Assignment:
Retype exactly what runs from the first line of the data to the line with "Description: Smart. Flexible.", keeping both of those lines and skipping pictures.

Available data:
# # # # #

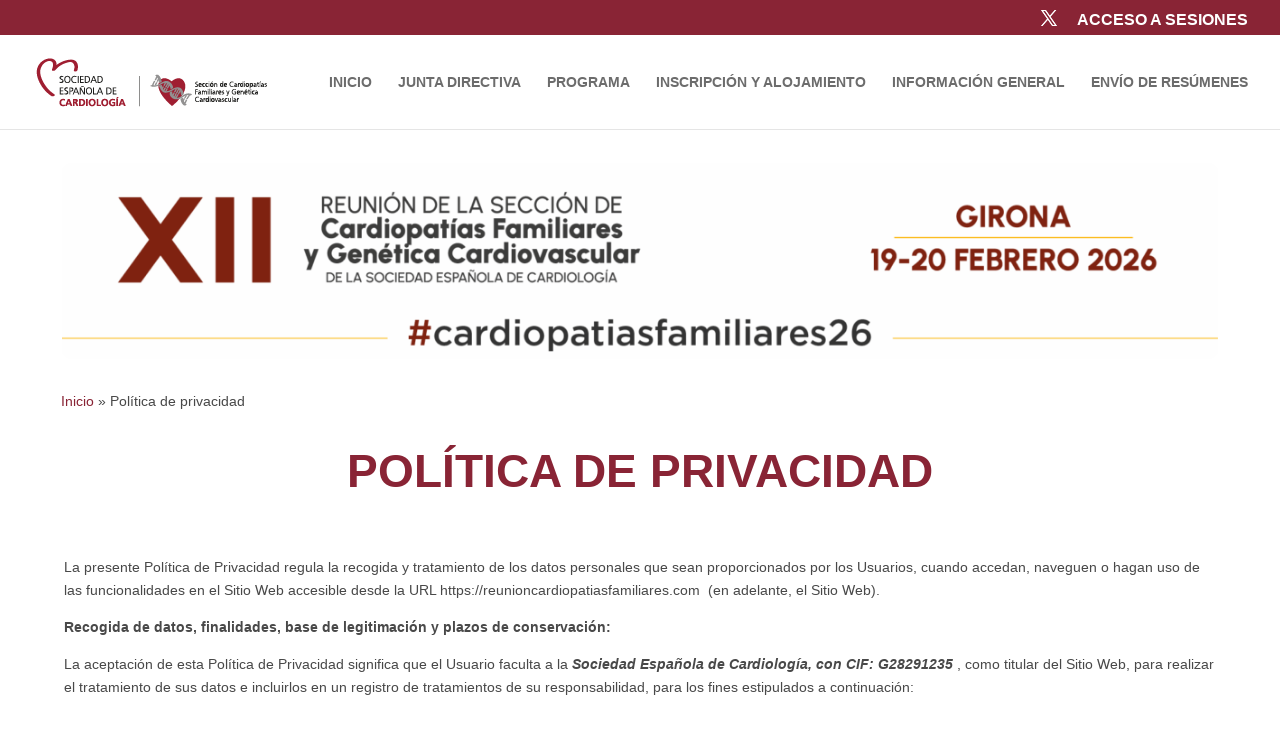

--- FILE ---
content_type: text/css
request_url: https://reunioncardiopatiasfamiliares.com/wp-content/themes/Divi-child/style.css
body_size: 2200
content:
/*
Theme Name: Divi Child
Theme URI: http://www.elegantthemes.com/gallery/divi/
Template: Divi
Author: Elegant Themes
Author URI: http://www.elegantthemes.com
Description: Smart. Flexible. Beautiful. Divi is the most powerful theme in our collection.
Tags: responsive-layout,one-column,two-columns,three-columns,four-columns,left-sidebar,right-sidebar,custom-background,custom-colors,featured-images,full-width-template,post-formats,rtl-language-support,theme-options,threaded-comments,translation-ready
Version: 2.7.1.1505456173
Updated: 2017-09-15 06:16:13

*/

/* Login y recuperar contraseña*/

input#wppb-submit {
    background: #005a95;
    color: #FFFFFF;
    border: none;
    border-radius: 15px;
    padding: 10px 20px;
    font-size: 16px;
    width: 70%;
}

.form-submit {
    text-align: left;
}

.form-submit input {
    background: #005a95;
    color: #ffffff;
    border: none;
    border-radius: 15px;
    padding: 10px 20px;
    font-size: 16px;
    width: 70%;
}

div#wppb-login-wrap {
    margin-right: auto;
    margin-left: auto;
}

form#loginform {
    background-color: #f1f1f1;
    padding: 40px 0px 40px 100px;
    border-radius: 10px;
}


.wppb-form-field label, #wppb-login-wrap .login-username label, #wppb-login-wrap .login-password label {
    width: 100% !important;
    color: #005a95;
    font-weight: 700;
}	

.recordar{
    color: #005a95 !important;
}

#et-boc > div > div > div > div.et_pb_row.et_pb_row_1 > div > div > div > p.wppb-error > a {
    display: none;
}

.wppb-error a {
    color: #007acc !important;
    display: none;
}


.et_pb_bg_layout_light.et_pb_button:hover, .et_pb_bg_layout_light .et_pb_button:hover, .et_pb_contact_reset:hover, .et_pb_contact_submit:hover, .et_pb_pricing_table_button:hover {
    background-color: rgb(0 0 0 / 36%);
}
/***Menu superior***/

.et-social-google-plus a.icon:before {
    content: "\e0a3";
}
#top-header .container{
	max-width: 95% !important;
	width: 95% !important;
}
/*
#top-header .et-social-icon a {
    font-size: 22px !important;
}
*/
#et-info, #et-secondary-menu>ul>li a {
    padding-bottom: .45em;
}


/***sesiones***/

span.casotitulo {
    color: #e02b20;
}
.titulo {
    margin: 20px 0px;
	color: #006799;
	border-bottom: 1px solid #e02b20;
}
span.horas {
	color: #e02b20;
	border-right: 1px solid #e02b20;
	margin-right: 10px;
    padding-right: 10px;
}
.moderadores {
    border-left: 1px solid #006799;
    margin-left: 20px;
    padding-left: 20px;
}
.ponentes,
.ponencias,
.casos {
    margin-bottom: 20px;
}
.ponentes h5,
.ponencias h5 {
    color: #006799;
    font-weight: 400;
}
.tomas{
	position: relative;
	bottom: 0px;
}


/*formulario de contacto*/

.wpcf7-form {
    /*background-color: #CCEAFB;*/
    padding: 40px;
    border-radius: 10px;
}

.wpcf7-form label {
    width: 100% !important;
    color: #333;
    font-weight: 700;
}
.wpcf7-form input[type='text'], .wpcf7-form input[type='number'], .wpcf7-form input[type='email'], .wpcf7-form input[type='url'], .wpcf7-form input[type='password'], .wpcf7-form input[type='search'], .wpcf7-form input[type='tel'], .wpcf7-form textarea, .wpcf7-form select  {
    padding: 10px !important;
    border: 1px solid #333 !important;
    background-color: #FFF;
    border-radius: 3px;
    width: 100%;
}

.wpcf7-form input[type='submit'] {
    background: #333;
    color: #ffffff;
    border: none;
    border-radius: 15px;
    padding: 10px 20px;
    font-size: 16px;
    width: 100%;
}

/***5 columnas ***/
.ponentesusuarios{
	text-align:center;
	overflow:hidden;
}
.ponentesusuarios img{
	border-radius: 10px;
}
.ponentesusuarios {
    width: 20%;
    float: left;
	min-height: 280px;
}
.nombrePonentes{
	font-weight:800;
}
.nombrePresidentes{
	font-weight:800;
}
@media (max-width: 1200px) {
    .ponentesusuarios {
        width: 25%;
        float: left;
    }
}
@media (max-width: 992px) {
    .ponentesusuarios {
        width: 33.33%;
        float: left;
		min-height: 260px;
    }
}

@media (max-width: 700px) {
.ponentesusuarios {
        width: 50%;
        float: left;
    }
}



/***3 columnas ***/
.vocalesusuarios{
	text-align:center;
	overflow:hidden;
}
.vocalesusuarios img{
	border-radius: 10px;
}
.vocalesusuarios {
    width: 33.33%;
    float: left;
	min-height: 240px;
}
/***1 columnas ***/
.localesusuarios{
	text-align:center;
	overflow:hidden;
}
.localesusuarios img{
	border-radius: 10px;
}
.localesusuarios {
    width: 100%;
    float: left;
	min-height: 240px;
}
@media (max-width: 1200px) {
    .vocalesusuarios {
        width: 33.33%;
        float: left;
    }
}
@media (max-width: 992px) {
    .vocalesusuarios {
        width: 33.33%;
        float: left;
		min-height: 260px;
    }
}

@media (max-width: 700px) {
.vocalesusuarios {
        width: 50%;
        float: left;
    }
}
/*.vocales{
	width: 80%;
	margin-left: auto;
}
*/

/***1 columnas ***/
.presidentesusuarios{
	text-align:center;
	overflow:hidden;
}
.presidentesusuarios img{
	border-radius: 10px;
}
.presidentesusuarios {
    width: 100%;
	min-height: 240px;
}/*
.falsoHeader {
	height: 60px;
}

.falsoHeader img{
	margin-left: 50px;
}
*/
.popup-video {
    background: #0c71c3;
    padding: 5px 15px;
    border-radius: 5px;
    margin-top: 10px;
    line-height: 50px;
    color: #FFFFFF;
}
.casos p {
    padding-bottom: 0px;
}
.ponencias p {
    padding-bottom: 0px;
}
.colabora {
    float: left;
    margin-top: 20px;
    margin-right: 15px;
}
.colaboraLogo{
	float:left;
}
#et-top-navigation{
	padding-left: 266px !important;
}
#et-boc > div > div > div.et_pb_section.et_pb_section_5.et_section_regular > div.et_pb_row.et_pb_row_4 > div > div > div > div.et_pb_tab.et_pb_tab_0.clearfix.et_pb_active_content.et-pb-active-slide > div > div:nth-child(2) > div > div.ponentes > h5{
	display: none;
}

/*

body.page-template-page-template-blank.et_cover_background {
    background-size: cover !important;
    background-position: top center !important;
    background-repeat: no-repeat !important;
    background-attachment: initial;
    background-image: url(https://reunioncardiopatiasfamiliares.com/wp-content/uploads/2023/03/CF23-log.jpg);
}
*/

img.logoderecha {
    float: right;
}


.imgPonentes img {
    width: 147px;
    height: 180px;
}


.falsoHeader {
    height: 50px;
}



/*nuevo sesiones*/

 		.session {
            margin-bottom: 20px;

        }
        .room-time {
            font-size: 1.1em;
            font-weight: 600;
            color: #892435;
            margin-bottom: 10px;
        }
        .title {
            font-size: 1.2em;
            font-weight: 600;
            color: #212529;
            margin-bottom: 15px;
            line-height: 1.3;
        }
        .company {
            font-style: italic;
            color: #6c757d;
            margin-bottom: 15px;
            font-size: 1.1em;
        }
        .speakers {
            line-height: 1.6;
            font-size: 1.05em;
        }
        .speakers strong {
            color: #495057;
        }
        .cafe {
            border-left-color: #28a745; /* Verde para diferenciar el café mentor */
        }
        .cafe .room-time {
            color: #892435;
        }
        @media (max-width: 768px) {
            .room-time {
                font-size: 1.2em;
            }
            .title {
                font-size: 1.1em;
            }
        }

# # # # #

Exercise answer:
--- FILE ---
content_type: text/css
request_url: https://reunioncardiopatiasfamiliares.com/wp-content/themes/Divi-child/style.css
body_size: 2200
content:
/*
Theme Name: Divi Child
Theme URI: http://www.elegantthemes.com/gallery/divi/
Template: Divi
Author: Elegant Themes
Author URI: http://www.elegantthemes.com
Description: Smart. Flexible. Beautiful. Divi is the most powerful theme in our collection.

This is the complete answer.